E talvez seja aí que está a verdadeira história da sua passagem para o elétrico.
| Ponto-chave | Detalhe | Interesse para o leitor |
|---|---|---|
| Diferença entre promessas e realidade | As poupanças existem, mas muitas vezes são menores no primeiro ano devido ao preço de compra e à instalação do carregador | Evita desilusão e ajuda a calibrar expectativas |
| Estratégia de carregamento | Carregamento noturno em casa e limitação de carregamentos rápidos pagos | Reduz de forma concreta o custo por quilómetro |
| Visão de longo prazo | Comparar em 5 a 7 anos, incluindo todos os custos (manutenção, pneus, seguro, valor de revenda) | Ajuda a decidir se um elétrico é mesmo adequado à sua situação |
FAQ:
- Do you really save money with a Tesla after one year? Muitas vezes sim, mas nem sempre tanto quanto se espera. As grandes poupanças veem-se mais ao longo de vários anos do que em doze meses.
- What hidden costs surprised this Tesla owner? A instalação do carregador em casa, o desgaste mais rápido dos pneus, o aumento da fatura da eletricidade e alguns carregamentos rápidos muito caros em autoestrada.

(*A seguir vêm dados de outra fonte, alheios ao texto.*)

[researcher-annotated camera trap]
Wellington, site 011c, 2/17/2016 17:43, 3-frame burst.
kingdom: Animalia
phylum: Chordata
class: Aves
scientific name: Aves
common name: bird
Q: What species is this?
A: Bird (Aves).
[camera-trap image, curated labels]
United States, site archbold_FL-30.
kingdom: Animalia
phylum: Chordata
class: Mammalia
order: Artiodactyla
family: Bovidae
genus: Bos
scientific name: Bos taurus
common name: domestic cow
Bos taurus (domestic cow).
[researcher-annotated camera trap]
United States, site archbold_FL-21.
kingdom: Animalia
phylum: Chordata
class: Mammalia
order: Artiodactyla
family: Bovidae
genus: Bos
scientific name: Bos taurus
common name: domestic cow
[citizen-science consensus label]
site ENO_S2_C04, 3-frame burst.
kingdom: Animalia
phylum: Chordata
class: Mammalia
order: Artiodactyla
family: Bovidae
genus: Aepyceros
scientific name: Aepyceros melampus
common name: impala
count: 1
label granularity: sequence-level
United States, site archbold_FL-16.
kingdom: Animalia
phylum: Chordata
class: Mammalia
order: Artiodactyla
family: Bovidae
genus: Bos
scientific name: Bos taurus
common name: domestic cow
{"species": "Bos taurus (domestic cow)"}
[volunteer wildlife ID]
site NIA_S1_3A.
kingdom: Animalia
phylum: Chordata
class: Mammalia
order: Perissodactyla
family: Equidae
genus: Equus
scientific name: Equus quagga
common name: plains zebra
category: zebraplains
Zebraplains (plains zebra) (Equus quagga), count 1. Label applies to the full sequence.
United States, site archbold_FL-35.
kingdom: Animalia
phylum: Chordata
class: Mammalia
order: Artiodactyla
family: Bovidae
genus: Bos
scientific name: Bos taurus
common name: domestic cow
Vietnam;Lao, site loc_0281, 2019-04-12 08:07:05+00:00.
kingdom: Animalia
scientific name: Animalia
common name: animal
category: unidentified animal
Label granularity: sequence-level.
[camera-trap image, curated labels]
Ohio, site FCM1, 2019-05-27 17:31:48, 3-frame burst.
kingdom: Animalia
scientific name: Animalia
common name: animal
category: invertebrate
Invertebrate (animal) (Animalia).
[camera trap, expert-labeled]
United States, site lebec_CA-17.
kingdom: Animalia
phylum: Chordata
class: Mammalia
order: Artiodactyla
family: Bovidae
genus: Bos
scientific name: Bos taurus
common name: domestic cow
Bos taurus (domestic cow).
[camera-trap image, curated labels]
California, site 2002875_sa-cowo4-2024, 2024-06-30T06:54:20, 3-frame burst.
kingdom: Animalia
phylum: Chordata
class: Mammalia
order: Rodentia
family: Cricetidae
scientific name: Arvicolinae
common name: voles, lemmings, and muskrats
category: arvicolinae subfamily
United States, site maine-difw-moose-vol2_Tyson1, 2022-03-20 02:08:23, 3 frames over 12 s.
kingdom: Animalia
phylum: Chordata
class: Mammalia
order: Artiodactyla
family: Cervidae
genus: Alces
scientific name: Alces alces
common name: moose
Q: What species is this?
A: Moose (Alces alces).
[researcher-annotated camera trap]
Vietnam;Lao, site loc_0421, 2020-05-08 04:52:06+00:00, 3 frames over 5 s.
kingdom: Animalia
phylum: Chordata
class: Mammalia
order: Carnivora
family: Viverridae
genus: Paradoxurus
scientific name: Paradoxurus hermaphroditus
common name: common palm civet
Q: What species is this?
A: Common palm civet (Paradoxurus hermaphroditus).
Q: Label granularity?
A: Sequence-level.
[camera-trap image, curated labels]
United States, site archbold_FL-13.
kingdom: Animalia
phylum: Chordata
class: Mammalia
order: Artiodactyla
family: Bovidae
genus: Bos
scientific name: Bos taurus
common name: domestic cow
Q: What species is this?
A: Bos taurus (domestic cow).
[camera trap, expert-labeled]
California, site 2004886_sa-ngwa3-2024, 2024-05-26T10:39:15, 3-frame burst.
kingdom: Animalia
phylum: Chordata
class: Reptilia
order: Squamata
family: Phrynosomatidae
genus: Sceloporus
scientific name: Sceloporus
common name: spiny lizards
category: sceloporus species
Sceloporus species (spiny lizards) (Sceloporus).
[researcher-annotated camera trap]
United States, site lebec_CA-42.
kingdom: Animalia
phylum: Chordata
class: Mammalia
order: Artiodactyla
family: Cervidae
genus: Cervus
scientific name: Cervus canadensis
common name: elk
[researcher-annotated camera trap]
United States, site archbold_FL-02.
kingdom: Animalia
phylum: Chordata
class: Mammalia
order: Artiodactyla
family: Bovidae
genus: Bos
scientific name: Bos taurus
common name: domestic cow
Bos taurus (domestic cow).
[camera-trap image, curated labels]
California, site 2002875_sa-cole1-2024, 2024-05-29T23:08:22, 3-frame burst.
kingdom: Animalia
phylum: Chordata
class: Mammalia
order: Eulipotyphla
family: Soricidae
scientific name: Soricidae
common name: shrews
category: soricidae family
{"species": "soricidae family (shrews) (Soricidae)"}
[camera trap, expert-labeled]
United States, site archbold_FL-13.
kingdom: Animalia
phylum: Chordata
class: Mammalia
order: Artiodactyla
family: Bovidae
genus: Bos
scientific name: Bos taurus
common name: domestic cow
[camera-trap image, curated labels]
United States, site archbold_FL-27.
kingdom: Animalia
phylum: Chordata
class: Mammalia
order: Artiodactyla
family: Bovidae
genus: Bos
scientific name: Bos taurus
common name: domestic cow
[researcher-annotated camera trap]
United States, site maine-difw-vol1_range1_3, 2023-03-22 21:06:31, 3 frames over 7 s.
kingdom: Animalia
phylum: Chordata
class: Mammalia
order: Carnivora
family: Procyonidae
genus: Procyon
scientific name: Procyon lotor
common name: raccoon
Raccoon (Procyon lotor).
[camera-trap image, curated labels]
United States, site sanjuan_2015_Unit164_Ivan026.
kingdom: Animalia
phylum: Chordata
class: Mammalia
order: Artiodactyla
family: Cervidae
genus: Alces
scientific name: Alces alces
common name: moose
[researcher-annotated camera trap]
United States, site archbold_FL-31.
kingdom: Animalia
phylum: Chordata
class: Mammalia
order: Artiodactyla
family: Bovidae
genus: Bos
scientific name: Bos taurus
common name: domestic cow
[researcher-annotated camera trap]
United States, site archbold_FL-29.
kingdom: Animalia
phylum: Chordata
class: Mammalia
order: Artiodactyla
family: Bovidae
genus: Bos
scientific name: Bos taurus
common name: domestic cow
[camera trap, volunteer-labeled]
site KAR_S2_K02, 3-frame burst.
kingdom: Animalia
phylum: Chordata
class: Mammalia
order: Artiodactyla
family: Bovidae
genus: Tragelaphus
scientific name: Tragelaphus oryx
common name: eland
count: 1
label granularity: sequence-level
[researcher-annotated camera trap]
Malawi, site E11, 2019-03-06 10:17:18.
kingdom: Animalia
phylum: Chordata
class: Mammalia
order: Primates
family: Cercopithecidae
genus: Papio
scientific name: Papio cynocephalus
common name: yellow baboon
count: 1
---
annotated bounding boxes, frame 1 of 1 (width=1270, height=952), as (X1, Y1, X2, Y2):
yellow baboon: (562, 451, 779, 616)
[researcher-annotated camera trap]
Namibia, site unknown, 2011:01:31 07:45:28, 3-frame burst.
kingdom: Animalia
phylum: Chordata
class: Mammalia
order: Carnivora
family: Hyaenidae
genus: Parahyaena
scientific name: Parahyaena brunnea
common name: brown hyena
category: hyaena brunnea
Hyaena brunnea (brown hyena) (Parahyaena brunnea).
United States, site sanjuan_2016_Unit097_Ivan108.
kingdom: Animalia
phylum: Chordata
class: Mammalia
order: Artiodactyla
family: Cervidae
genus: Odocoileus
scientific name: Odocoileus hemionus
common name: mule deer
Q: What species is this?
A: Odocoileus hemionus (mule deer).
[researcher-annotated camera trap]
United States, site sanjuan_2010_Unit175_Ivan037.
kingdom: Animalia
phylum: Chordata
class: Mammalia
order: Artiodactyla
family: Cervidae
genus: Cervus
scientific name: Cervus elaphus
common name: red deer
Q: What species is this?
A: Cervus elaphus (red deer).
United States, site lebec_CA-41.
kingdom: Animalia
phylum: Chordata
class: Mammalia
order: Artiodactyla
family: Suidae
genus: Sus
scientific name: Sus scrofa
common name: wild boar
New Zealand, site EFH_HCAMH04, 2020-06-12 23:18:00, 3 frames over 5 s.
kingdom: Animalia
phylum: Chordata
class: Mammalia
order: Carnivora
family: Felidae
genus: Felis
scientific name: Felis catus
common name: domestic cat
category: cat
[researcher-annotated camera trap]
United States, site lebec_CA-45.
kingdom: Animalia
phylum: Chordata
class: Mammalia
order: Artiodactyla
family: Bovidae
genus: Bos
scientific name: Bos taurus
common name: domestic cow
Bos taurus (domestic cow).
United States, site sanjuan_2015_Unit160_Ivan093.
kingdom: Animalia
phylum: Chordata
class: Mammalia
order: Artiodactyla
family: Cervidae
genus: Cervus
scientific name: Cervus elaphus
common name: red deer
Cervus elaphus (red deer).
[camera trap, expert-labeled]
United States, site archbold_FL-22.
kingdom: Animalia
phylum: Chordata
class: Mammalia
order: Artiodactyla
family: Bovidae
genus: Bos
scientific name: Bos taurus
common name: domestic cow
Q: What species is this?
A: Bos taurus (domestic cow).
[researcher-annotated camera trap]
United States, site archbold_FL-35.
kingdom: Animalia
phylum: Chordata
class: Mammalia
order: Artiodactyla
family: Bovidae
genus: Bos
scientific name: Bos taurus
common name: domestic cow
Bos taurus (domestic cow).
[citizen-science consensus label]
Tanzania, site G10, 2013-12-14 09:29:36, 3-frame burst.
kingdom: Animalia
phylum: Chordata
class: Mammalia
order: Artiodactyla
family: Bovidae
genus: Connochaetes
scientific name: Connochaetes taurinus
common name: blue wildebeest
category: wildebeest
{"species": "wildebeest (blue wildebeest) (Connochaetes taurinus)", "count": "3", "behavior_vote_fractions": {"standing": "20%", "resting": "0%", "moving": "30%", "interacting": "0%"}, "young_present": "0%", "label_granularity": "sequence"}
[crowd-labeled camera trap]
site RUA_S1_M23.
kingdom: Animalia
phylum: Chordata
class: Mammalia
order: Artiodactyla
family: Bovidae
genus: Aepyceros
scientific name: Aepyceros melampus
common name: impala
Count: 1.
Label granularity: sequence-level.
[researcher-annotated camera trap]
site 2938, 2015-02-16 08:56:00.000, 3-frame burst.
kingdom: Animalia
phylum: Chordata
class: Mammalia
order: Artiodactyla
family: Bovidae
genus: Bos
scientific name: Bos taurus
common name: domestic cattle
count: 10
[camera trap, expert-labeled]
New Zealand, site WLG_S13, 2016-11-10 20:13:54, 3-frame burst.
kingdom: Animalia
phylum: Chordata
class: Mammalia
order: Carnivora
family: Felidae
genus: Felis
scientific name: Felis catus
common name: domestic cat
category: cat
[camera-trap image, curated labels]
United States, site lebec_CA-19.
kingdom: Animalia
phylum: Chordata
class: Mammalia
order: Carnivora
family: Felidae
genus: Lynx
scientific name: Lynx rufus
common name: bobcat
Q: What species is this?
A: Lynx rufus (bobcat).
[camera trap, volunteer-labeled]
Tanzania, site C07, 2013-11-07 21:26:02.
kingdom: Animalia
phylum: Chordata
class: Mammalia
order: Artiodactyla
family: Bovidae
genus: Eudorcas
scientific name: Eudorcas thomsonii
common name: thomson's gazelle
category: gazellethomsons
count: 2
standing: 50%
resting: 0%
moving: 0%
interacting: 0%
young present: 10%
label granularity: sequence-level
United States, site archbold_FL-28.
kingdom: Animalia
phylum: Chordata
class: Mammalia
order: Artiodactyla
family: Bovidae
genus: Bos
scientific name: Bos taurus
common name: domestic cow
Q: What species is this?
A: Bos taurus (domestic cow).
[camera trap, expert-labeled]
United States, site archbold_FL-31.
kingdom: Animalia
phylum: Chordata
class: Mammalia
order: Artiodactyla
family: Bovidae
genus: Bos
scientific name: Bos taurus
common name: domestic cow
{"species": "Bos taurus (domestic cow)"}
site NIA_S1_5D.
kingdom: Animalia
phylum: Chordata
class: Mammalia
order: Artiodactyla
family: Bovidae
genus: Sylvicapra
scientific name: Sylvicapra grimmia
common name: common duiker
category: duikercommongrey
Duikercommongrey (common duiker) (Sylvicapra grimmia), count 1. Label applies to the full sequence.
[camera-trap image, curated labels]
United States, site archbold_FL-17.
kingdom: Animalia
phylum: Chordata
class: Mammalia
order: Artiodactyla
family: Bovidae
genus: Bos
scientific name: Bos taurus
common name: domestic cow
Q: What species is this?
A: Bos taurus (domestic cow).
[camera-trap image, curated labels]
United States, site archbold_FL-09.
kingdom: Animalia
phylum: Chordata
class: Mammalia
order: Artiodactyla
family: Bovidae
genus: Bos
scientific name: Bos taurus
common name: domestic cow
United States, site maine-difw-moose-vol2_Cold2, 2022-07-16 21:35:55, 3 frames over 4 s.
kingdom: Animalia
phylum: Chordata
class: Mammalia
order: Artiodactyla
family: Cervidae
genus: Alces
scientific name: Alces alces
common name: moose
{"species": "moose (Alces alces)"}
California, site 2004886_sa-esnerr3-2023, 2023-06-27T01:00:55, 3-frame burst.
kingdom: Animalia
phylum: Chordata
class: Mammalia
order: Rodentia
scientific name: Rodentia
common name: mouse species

- Is home charging always cheaper than gas? Na maioria das vezes sim, sobretudo à noite em tarifa de vazio. Se a eletricidade local for muito cara ou se carregar muitas vezes em postos rápidos, a diferença diminui.
- How can I maximize savings with an electric car? Carregar principalmente em casa, ajustar ligeiramente a condução, planear viagens longas e comparar contratos de eletricidade antes da compra.
- Should I buy a Tesla if my main goal is to save money fast? Se a prioridade absoluta for o curto prazo, um carro a combustão ou híbrido em segunda mão pode sair mais barato. O Tesla torna-se interessante no longo prazo, com uso regular e bem otimizado.